■ Source extract:
In 1939 the war began and the German sterilization program ceased. In its place a secret program called Operation T4 was instituted to provide a mercy death (Gnadentod) for the incurably sick and mentally ill. Patients were killed either in specially constructed gas chambers or by such other means as were found expedient. The number of patients euthanized by the time the war ended was probably around 400,000 (Proctor, 1988, Chapter 7; Pichot, 2001, Chapter 11). The techniques developed in the early stages of this program were then used when the Nazi government decided to murder Jews, homosexuals, communists, Gypsies, Slavs and prisoners of war.
The history of euthanasia in Germany is a horrifying example of the “slippery slope.” By accepting that some people have more of a right to life than others or that a doctor may agree to a patient’s request for death, we slide slowly and inexorably toward complete immorality. Leo Alexander, a medical expert at the Nuremberg trials, stated the problem of the “small beginnings:”
Whatever proportions these crimes finally assumed, it became evident to all who investigated them that they had started from small beginnings. The beginnings at first were merely a subtle shift in emphasis in the basic attitude of the physicians. It started with the acceptance of the attitude, basic in the euthanasia movement, that there is such a thing as a life not worthy to be lived. This attitude in its early stages concerned itself merely with the severely and chronically sick. Gradually the sphere of those to be included in this category was enlarged to encompass the socially unproductive, the ideologically unwanted, the racially unwanted and finally all non-Germans (Alexander, 1949).
For many years after the war, the ethics of active euthanasia were not discussed. We became more concerned with the relief of pain. New protocols were developed to facilitate analgesia, the speciality of palliative care became a medical specialty, and hospices became available to provide a peaceful and pain-free death to patients with terminal illness.
Sometimes, when medication dosages were increased to levels sufficient to relieve severe and unrelenting pain, death also resulted. Such protocols invoked the principle of “double effect:” that an action intended to bring about a morally desirable effect (the relief of pain) is not wrong if it also leads to a morally reprehensible effect (death) even when this second effect is foreseen. This state of affairs is both morally and medically confusing (McIntyre, 2001). Who is to say what is intended and what is just foreseen? The increased pain medication probably does not in itself bring about the death of the patient. Death results from a combination of causes: limiting the patient’s nutrition and hydration adds to the effects of sedation and the ongoing disease. “Terminal sedation” should probably not be considered as an example of double effect, but simply treated as a type of euthanasia.
In the second half of the 20th Century, medicine developed techniques for cardiopulmonary resuscitation and mechanical ventilation. Although these procedures often prevented unnecessary death, they sometimes resulted in unresponsive patients being maintained alive without any reasonable hope for the return of normal consciousness.

■ Tasks to perform:
- A) In the passage on euthanasia, update the section starting at "For many years" and ending at "with terminal illness." so that "hospices" becomes "palliative care units".
- B) According to the passage on euthanasia, about how many patients had been euthanized under Operation T4 by the time the war ended?
- C) Carry on the passage on euthanasia from its last sentence.

■ Supplied entries:
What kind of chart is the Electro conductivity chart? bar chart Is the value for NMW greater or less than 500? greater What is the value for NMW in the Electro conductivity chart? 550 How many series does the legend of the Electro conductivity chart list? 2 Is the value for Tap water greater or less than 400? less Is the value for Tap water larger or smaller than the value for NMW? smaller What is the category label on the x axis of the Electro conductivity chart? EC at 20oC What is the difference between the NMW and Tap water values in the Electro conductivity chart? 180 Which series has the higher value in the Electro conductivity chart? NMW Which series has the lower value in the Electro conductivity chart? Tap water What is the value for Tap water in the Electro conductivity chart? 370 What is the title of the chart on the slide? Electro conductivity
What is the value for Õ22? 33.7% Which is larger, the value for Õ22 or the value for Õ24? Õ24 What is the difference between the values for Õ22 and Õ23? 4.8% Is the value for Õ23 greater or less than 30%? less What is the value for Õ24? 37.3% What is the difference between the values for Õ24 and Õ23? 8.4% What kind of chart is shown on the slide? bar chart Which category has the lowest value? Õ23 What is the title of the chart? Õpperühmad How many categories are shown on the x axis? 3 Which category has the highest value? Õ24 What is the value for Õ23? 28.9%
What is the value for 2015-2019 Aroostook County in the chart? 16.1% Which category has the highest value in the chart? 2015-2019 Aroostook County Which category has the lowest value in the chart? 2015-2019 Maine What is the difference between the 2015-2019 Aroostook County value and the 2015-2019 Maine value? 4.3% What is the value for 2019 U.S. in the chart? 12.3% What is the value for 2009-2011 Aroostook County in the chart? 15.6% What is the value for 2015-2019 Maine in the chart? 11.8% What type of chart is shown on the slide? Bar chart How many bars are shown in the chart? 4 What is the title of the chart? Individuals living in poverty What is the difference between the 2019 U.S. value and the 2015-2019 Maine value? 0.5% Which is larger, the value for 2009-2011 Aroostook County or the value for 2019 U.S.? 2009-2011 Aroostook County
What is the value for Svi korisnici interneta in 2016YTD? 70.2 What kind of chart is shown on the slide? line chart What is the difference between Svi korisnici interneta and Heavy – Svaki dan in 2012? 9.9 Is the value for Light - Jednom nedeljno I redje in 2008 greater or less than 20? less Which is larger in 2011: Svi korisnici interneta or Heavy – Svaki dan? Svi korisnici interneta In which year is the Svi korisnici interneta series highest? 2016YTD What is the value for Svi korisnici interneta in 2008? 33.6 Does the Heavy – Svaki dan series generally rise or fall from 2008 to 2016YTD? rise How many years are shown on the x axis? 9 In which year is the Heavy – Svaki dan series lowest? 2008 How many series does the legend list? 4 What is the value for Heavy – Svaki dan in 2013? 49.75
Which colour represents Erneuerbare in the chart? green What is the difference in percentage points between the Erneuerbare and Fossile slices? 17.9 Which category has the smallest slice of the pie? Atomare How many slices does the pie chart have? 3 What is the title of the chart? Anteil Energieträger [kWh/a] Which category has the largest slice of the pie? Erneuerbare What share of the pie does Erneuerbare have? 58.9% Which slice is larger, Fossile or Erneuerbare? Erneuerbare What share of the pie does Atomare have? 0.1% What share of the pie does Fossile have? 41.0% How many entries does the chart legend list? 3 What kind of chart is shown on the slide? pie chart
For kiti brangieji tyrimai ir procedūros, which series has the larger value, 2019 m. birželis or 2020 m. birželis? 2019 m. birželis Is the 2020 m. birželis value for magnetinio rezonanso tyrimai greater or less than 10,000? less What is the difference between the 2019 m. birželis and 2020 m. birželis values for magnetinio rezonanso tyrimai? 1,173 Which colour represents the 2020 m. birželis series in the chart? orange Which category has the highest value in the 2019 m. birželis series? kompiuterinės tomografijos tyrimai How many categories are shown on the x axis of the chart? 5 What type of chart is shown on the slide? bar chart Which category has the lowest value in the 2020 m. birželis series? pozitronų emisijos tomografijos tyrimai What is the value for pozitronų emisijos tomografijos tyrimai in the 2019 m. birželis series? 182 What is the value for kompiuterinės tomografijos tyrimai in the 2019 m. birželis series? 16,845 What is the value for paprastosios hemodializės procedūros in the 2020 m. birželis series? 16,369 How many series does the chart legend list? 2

■ Exercise results:
- A)
For many years after the war, the ethics of active euthanasia were not discussed. We became more concerned with the relief of pain. New protocols were developed to facilitate analgesia, the speciality of palliative care became a medical specialty, and palliative care units became available to provide a peaceful and pain-free death to patients with terminal illness.

- B) Probably around 400,000.

- C)
These developments led to the principle that life need not be artificially continued if recovery is futile. A patient may decide to forego resuscitation or mechanical ventilation in such situations. This decision may be made by means of an advance directive or “living will.” In cases without such directives, the decision can be made by the patient’s family and caregivers. Accepting these protocols has been a long a complicated process that is outside of the main topic of this posting (see discussion in Pappas, 2012, Chapter 4). Issues remain for patients who have no advance directives and when the family and physicians disagree on whether to maintain life support. Nevertheless we have come to general terms with the idea of passive euthanasia when a patient is unresponsive and the prognosis is futile. Outside of a few jurisdictions, however, active euthanasia remains illegal.
Legalization of Voluntary Euthanasia
Voluntary euthanasia has been legal in Oregon since 1997 (Lindsay, 2009; Lee, 2014), in Switzerland at least since 1998, and in the Netherlands (Onwuteaka-Philipsen et al., 2012) and Belgium (Cohen-Almagor, 2009) since 2002. Each of these jurisdictions requires a formal application from a patient judged competent to understand the nature of their suffering and the consequences of their request (Lewis & Black, 2013).
The incidence of voluntary euthanasia is low but varies greatly among the jurisdictions. In Oregon the incidence is 0.2% of all deaths, but in Belgium and the Netherlands the incidence is between 1.5 and 3 % (the incidence in Switzerland is not accurately known). The incidence would be significantly higher if cases of euthanasia without consent, and cases of terminal sedation were included together with those of voluntary euthanasia.
Investigations of patients undergoing voluntary euthanasia indicate no clear evidence that vulnerable populations are unfairly targeted, or that coercion plays a significant role in the patients’ decisions. In Oregon most patients requesting euthanasia were white, well-educated, and medically insured (Lindsay, 2009). Furthermore, euthanasia does not substitute for adequate palliative care, since most patients ultimately seeking euthanasia have already tried palliative care or been admitted to a hospice.
Nevertheless, two significant issues remain unanswered. The first is the incidence of euthanasia without explicit consent. Although this is not reported in Oregon, it has been documented in Belgium and the Netherlands. When faced with an incurable patient in severe pain who is not able to provide consent, a compassionate physician may nevertheless proceed with euthanasia. The incidence of this is extremely difficult to assess, particularly if one includes “terminal sedation.” The incidence of euthanasia without consent probably equals the incidence with consent (Cohen-Almagor, 2009; Lewis &Black, 2013; Meussen et al., 2010, Onwuteaka-Philipsen et al., 2012).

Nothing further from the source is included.